SOURCE
· · · · · · ·

# Remove the battery cover to install a battery grip?



## kevinkt (Dec 4, 2011)

Do I have to remove the battery cover on my camera to install a battery grip? Seems weird that I have to do this.

And secondly if I do have to remove it, how do I do it?


----------



## Patrice (Dec 4, 2011)

Depends which camera you are talking about.

On my D200's I had to remove the cover since part of the grip went into the battery compartment where the contacts were. On my D700 I don't have to since the electrical contacts are on the camera's bottom plate.


----------



## MLeeK (Dec 4, 2011)

Yep. You probably have to remove it on your camera. At the hinge of the door there will be a spring or a little lever that covers a spring mechanism. Slide it and the cover pops off. Be sure to put in a safe place.


----------



## ISO (Dec 4, 2011)

Mine just slides off, and there is a compartment in the actual grip to put the cover in so you don't lose it.


----------



## Tee (Dec 4, 2011)

Not on mine (D700).  However, there is a rubber cover next to the battery that comes off and the connection thing-a-majigs are there.  It locks by screwing onto the tripod mounting hole.


----------



## o hey tyler (Dec 4, 2011)

You had to when I had a Canon T1i, as well as with my Canon 5D. Seems pretty normal to me.


----------



## Daf (Dec 5, 2011)

With my D40 I did have to remove the battery door. The grip had a slot you could store it in. With my D7000 you do not have to remove the battery door. The disadvantage with the D7000 grip (MB-D11) is that you have to remove the grip to change the body battery. A little weird but that's okay.

· · · · · · ·

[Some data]

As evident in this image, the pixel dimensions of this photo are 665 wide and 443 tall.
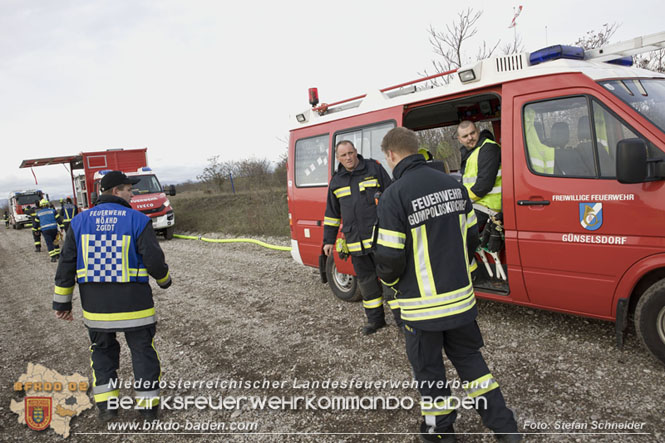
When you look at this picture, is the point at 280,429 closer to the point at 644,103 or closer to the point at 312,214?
the point at 312,214

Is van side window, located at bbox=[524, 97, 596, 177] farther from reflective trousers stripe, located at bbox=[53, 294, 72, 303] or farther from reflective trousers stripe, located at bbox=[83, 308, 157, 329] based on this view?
reflective trousers stripe, located at bbox=[53, 294, 72, 303]

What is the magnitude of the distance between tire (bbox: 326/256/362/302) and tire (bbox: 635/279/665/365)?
2.88 metres

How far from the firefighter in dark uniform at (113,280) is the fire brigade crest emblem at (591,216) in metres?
3.20

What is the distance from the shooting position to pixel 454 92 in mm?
4105

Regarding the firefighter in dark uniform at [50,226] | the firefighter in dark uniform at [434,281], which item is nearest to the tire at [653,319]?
the firefighter in dark uniform at [434,281]

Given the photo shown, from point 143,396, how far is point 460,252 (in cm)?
247

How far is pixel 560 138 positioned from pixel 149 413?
12.6 ft

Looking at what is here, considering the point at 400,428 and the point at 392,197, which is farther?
the point at 400,428

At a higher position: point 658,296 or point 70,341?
point 658,296

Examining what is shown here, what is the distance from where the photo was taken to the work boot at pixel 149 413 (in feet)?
10.3

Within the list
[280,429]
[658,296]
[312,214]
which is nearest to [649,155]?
[658,296]

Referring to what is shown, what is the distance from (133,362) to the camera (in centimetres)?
311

· · · · · · ·

Continue the forum thread about removing a camera's battery cover to fit a battery grip, starting after its last reply.

EXPECTED OUTPUT
----------



## Dao (Dec 5, 2011)

It really depends on your camera.  I am sure the manual shipped with the camera covers it.

For mine, I remove the door and slide it in the slot on the battery grip.


----------



## KmH (Dec 5, 2011)

Yep. On many cameras the battery door just snaps on and off and grips have a place to store the door, or any other part that needs to be removed for the grip to work, like the D300/D300s/D700.


----------



## Destin (Dec 5, 2011)

KmH said:


> Yep. On many cameras the battery door just snaps on and off and grips have a place to store the door, or any other part that needs to be removed for the grip to work, like the D300/D300s/D700.



On most (I'd say all, but I can't guarantee that) Nikon dslr's you simply hold the battery cover at a 35 degree angle and pull it out. Super easy. It feels like it's going to break, but it won't. I know for a fact this is how the D40, D80, and D90 are because I've physically done it on those three cameras.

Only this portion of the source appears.